The exceptional tautness of the chassis is a by-product of what BMW claims to be a 100 per cent increase in torsional rigidity over the old 7-series. And that was no crisp packet.
The ride quality is exemplary, and there is precious little wind noise. About the only sound which can be forced to invade the cabin 10 speaker hi-fi apart is that from the 32-valve V8, if the mood takes you. Flick the transmission into ‘sport’ mode and allow the engine to carry on all the way to its power peak at 5800 rpm, and you can just about hear the muffled essence of TVR.
For the record, theoretical top speed is electronically governed to 155 mph, but in Gatso-infested Britain you’re unlikely to use much more than half of that. (And has anybody else noticed that the vast majority of grey metal boxes are located not where enforced speed reduction might actually enhance safety, but usually where there is the greatest scope for fund-raising?) Standing start acceleration is particularly impressive, the 740 reaching 60 mph from rest in around seven seconds. Despite its combination of weight and performance, however, BMW estimates that the average user should be able to return over 25 mpg. Even with an excess of urban usage, We recorded 22.4 mpg, so the claim seems reasonable.

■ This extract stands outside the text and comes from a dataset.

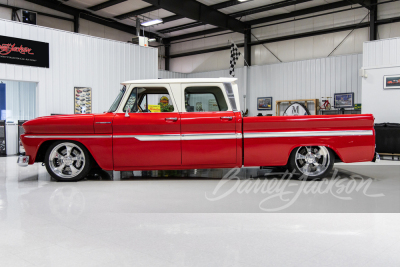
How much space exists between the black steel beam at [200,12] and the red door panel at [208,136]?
26.3 feet

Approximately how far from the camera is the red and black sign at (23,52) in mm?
9125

Traditionally, I have always preferred manual transmission to automatic, but there are exceptions, and this is one such. The five-speed gearbox is equipped with a brain which allows it to alter its characteristics to suit particular driving styles, or conditions. Its change action is impeccably smooth, and – particularly in ‘sport’ mode – it does not ‘hunt’ for gears in the way that many automatics will suddenly drop a ratio on the exit of a corner, when you really don t need it.

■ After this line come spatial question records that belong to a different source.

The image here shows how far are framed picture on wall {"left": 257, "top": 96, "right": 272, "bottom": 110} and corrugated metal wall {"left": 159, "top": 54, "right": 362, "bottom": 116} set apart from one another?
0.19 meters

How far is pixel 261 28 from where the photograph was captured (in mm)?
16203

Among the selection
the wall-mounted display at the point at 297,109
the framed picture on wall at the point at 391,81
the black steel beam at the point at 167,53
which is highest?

Inside, leather and wood blend with plastic which, in BMW tradition, is made to look – and feel –like a quality material. Our test car was fitted with the optional ‘comfort’ seats, on which the upper half of the backrest is independently movable, to maximise the number of available positional possibilities. One supposes that the extra £2615 will hardly matter if you are in the market for a near £50,000 car…
The 740, which also came with the effective adjustable damping (£1280) isn’t just a question of expensive options. Time was when standard BMW specification wouldn’t include a radio, but the company has a somewhat more enlightened approach nowadays. Yes, you can pay over the odds for glitzy seats, but the showroom specification does include ABS, air conditioning, anti-theft alarm, a pair of airbags, the aforementioned multi-information display (minus TV, but with a number of other toys, including a warning system to advise you when the battery in your key is running low), electric everything, seatbelt pre-tensioners, remote central locking with deadlocks, CD autochanger and myriad other laboursaving devices.

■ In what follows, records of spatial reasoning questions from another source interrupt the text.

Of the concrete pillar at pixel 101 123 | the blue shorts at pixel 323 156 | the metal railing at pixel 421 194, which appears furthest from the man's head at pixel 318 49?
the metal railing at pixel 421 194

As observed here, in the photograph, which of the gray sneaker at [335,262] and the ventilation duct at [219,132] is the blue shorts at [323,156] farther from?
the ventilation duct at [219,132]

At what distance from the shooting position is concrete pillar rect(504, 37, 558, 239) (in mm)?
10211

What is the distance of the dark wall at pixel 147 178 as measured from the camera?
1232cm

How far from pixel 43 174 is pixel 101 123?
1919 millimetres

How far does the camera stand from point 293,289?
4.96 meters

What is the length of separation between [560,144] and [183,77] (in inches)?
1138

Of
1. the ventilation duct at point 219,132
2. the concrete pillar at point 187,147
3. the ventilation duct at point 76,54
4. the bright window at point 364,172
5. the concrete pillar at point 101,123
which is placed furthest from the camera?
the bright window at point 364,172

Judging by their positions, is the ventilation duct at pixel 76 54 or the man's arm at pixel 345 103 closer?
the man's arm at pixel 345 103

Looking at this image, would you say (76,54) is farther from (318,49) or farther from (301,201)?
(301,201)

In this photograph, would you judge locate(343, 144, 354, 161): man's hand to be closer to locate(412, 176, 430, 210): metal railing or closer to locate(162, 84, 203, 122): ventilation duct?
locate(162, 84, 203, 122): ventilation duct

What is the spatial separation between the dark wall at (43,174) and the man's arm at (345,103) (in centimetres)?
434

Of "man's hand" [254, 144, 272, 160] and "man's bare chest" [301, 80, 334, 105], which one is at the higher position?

The likes of Lexus have given BMW and Mercedes-Benz food for thought in the past few years, but the fact remains that BMW retains an edge for those who place as much emphasis on sheer driving pleasure as they do on creature comforts.
The concept of value for money may seem absurd when talking about a car that costs as much as a two-bedroom flat in south London, but taken in context the BMW fares reasonably well, thanks to a standard specification which almost rivals anything Japan can put forward.
It says something about the target clientele that BMW places almost as much emphasis on the fact that you can get four golf bags in the boot as it does on chassis dynamics. But, even if some of the old 7-series’ panache has been lost, the combination of a rasping engine note and a still well-balanced chassis make this more of a sporting luxury saloon than any of its immediate rivals. That ought to give BMW a fighting chance of meeting its target of acquiring 25 per cent of the UK luxury car market, which is currently growing once again, even though overall sales are around half what they were seven years ago, prerecession.
The television I could live without, but the rest of the package appeals. It may remove much of the effort, but it still allows you to enjoy driving, and there’s a lot to be said for that.